We all know that arts and crafts can get messy and potentially frustrating for mums who aren’t artistically inclined. And there’s nothing more exasperating that setting kids up with craft activities that you think will entertain them for a solid hour or two, only to have them tugging on your arm within 5 minutes. But mindful colouring is a simple activity that you can do TOGETHER with your kids as part of an intentional mindfulness practice. Not only does mindful colouring bring your awareness into the present moment by consciously focussing on the shapes and patterns on the page, but it also reduces anxiety and stress (by reducing the thoughts of a restless mind), which ultimately serves your mental health. In fact, mindful colouring has been scientifically proven to induce relaxation and is considered a form of meditation and spiritual practice, especially if you are colouring in sacred shapes such as mandalas. What’s more, it’s fun, cheap and accessible any time of day. So go buy a mindful colouring book pronto!

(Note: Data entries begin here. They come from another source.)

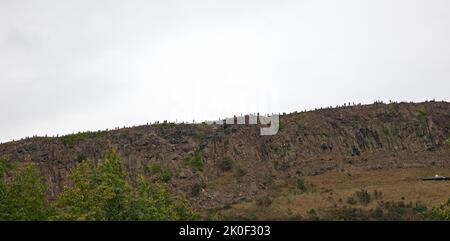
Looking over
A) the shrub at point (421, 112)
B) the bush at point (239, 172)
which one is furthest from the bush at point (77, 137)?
the shrub at point (421, 112)

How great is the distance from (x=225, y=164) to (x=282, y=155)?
7.15 m

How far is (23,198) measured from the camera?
1085 inches

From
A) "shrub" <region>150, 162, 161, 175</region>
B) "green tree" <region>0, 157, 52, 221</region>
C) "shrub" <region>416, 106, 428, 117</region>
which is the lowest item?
"green tree" <region>0, 157, 52, 221</region>

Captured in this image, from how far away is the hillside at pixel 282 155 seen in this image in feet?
191

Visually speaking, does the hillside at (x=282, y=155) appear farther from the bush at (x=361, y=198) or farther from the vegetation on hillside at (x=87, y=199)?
the vegetation on hillside at (x=87, y=199)

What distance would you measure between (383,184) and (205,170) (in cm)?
1907

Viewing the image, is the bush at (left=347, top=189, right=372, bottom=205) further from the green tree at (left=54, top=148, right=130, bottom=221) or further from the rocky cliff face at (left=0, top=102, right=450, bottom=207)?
the green tree at (left=54, top=148, right=130, bottom=221)

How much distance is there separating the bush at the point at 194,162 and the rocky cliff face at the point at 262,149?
22.5 inches

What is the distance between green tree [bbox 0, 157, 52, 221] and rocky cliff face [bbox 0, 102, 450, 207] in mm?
29546

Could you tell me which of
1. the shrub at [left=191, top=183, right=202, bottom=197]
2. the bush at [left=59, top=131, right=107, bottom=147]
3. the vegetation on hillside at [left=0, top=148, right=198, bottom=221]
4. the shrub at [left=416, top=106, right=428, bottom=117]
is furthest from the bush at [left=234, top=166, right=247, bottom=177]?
the vegetation on hillside at [left=0, top=148, right=198, bottom=221]

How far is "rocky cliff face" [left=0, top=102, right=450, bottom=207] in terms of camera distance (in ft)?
204

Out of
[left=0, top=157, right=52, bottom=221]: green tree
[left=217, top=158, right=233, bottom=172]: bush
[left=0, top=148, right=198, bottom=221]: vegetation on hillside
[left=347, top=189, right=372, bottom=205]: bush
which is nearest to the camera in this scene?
[left=0, top=148, right=198, bottom=221]: vegetation on hillside

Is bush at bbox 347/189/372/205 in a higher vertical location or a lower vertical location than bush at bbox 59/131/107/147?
lower
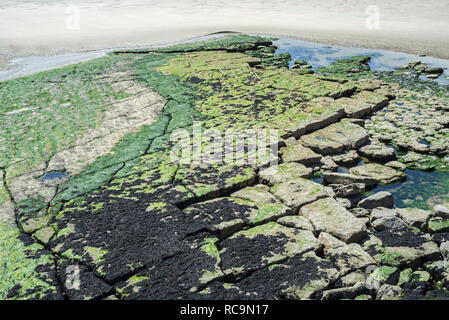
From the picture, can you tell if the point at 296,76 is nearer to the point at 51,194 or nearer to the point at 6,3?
the point at 51,194

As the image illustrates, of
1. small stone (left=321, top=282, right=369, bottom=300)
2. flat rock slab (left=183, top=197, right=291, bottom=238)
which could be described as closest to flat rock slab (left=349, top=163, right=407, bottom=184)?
flat rock slab (left=183, top=197, right=291, bottom=238)

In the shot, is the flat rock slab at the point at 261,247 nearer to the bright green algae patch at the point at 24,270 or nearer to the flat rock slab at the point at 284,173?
the flat rock slab at the point at 284,173

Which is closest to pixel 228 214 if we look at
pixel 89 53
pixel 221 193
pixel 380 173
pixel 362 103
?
pixel 221 193

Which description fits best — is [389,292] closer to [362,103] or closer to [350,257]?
[350,257]

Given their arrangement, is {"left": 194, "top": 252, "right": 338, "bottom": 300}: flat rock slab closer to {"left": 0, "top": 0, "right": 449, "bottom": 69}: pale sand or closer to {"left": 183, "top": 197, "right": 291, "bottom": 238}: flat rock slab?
{"left": 183, "top": 197, "right": 291, "bottom": 238}: flat rock slab

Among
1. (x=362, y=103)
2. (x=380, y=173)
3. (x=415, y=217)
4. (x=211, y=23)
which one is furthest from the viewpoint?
(x=211, y=23)

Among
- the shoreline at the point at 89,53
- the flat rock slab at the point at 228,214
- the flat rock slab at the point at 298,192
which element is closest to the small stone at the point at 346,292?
the flat rock slab at the point at 228,214

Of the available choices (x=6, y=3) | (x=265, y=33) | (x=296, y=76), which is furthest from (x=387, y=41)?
(x=6, y=3)
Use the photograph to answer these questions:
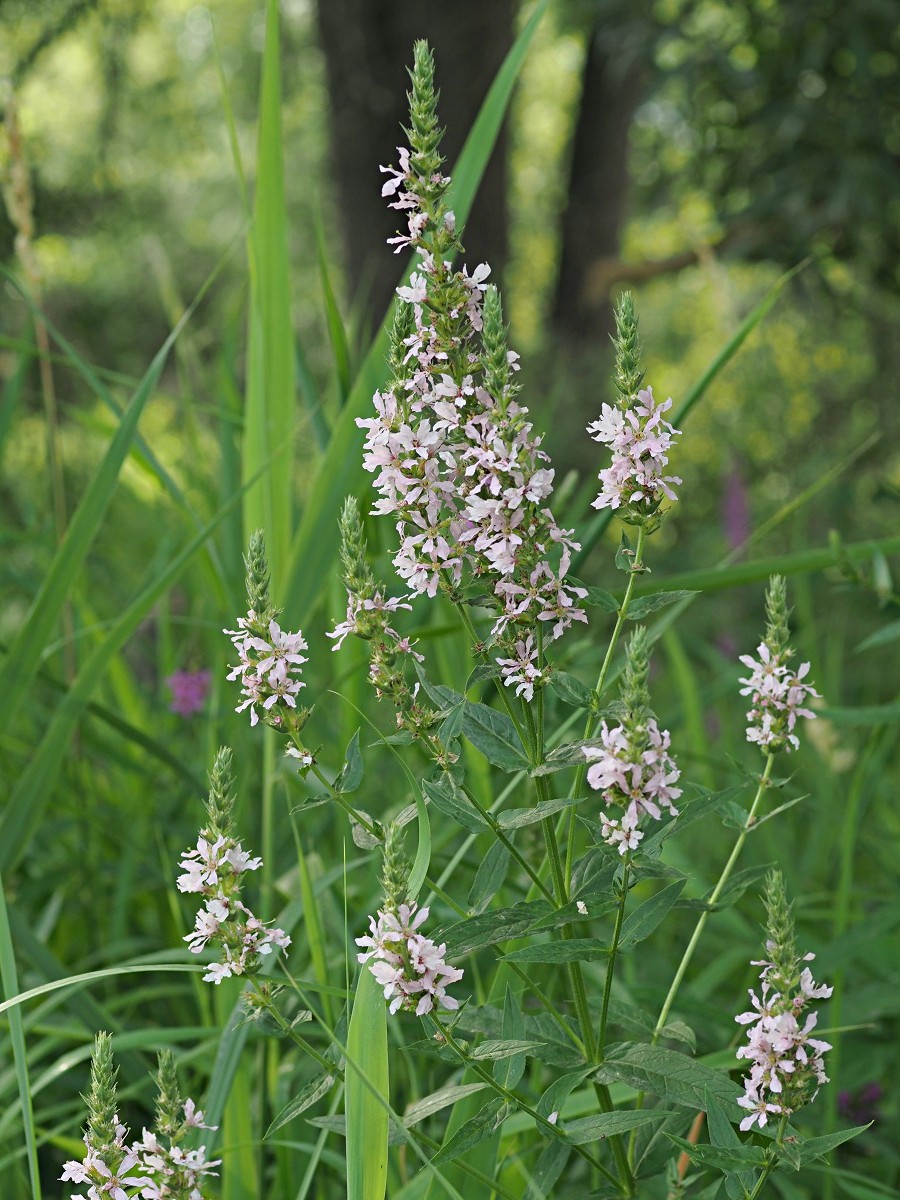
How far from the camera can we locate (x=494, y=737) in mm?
1059

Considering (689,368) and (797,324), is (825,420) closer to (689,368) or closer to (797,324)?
(797,324)

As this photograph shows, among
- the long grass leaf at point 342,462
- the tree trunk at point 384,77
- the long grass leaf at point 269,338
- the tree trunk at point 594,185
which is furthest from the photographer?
the tree trunk at point 594,185

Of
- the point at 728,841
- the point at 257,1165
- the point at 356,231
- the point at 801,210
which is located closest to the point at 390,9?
the point at 356,231

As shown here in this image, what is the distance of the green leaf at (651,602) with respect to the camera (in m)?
1.01

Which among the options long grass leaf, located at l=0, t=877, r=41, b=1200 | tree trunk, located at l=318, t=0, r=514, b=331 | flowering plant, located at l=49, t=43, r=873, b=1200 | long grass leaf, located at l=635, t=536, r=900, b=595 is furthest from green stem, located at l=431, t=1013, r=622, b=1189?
tree trunk, located at l=318, t=0, r=514, b=331

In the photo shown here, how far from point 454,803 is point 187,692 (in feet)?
4.22

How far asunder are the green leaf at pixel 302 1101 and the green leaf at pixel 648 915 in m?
0.26

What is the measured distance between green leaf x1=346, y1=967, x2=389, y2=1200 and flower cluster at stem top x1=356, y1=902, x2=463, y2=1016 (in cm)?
10

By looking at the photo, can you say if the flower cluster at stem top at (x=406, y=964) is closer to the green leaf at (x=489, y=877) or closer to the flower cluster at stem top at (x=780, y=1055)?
the green leaf at (x=489, y=877)

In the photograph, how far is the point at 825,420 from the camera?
712cm

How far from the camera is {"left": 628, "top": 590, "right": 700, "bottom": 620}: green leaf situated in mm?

Mindful breath is a meditation in itself and is a fantastic way to calm your nerves. Most of us are in the bad habit of shallow ‘mouth breathing’ (also known as thoracic breathing) which triggers the sympathetic nervous system (the body’s ‘fight or flight response) – which in turn stimulates a stress response in the body. Yet the simple act of putting your hands on your belly and taking 3 deep breaths into your diaphragm (in through the nose, out through the mouth) can work wonders on stress levels. Scientifically speaking, diaphragmatic breathing helps lower blood pressure, reduces your heart rate, relaxes muscles and increases energy levels (due to more oxygenated blood reaching the brain). It does this by triggering the parasympathetic nervous system (the body’s ‘rest & digest system), which helps you move from a state of alertness to a state of calm. So…take 5 to practice some ‘belly breathing’. And teach your kids to do it with you. Your nervous system will thank you.
Even if you’re not a Martha Stewart in the kitchen, one thing most people can do is bake. Whether it’s bread, cupcakes, or simple bite sized snacks, kids love getting their hands dirty in bowls of flour. The key to making this a family-friendly activity (and time killer!) is getting your children involved so they are doing the measuring, egg-cracking and mixing. Even if things get a bit messy, it gives them a chance to learn about ingredients and teaches them life-long culinary skills. The best part? Creating yummy food that kids can nibble on between meals.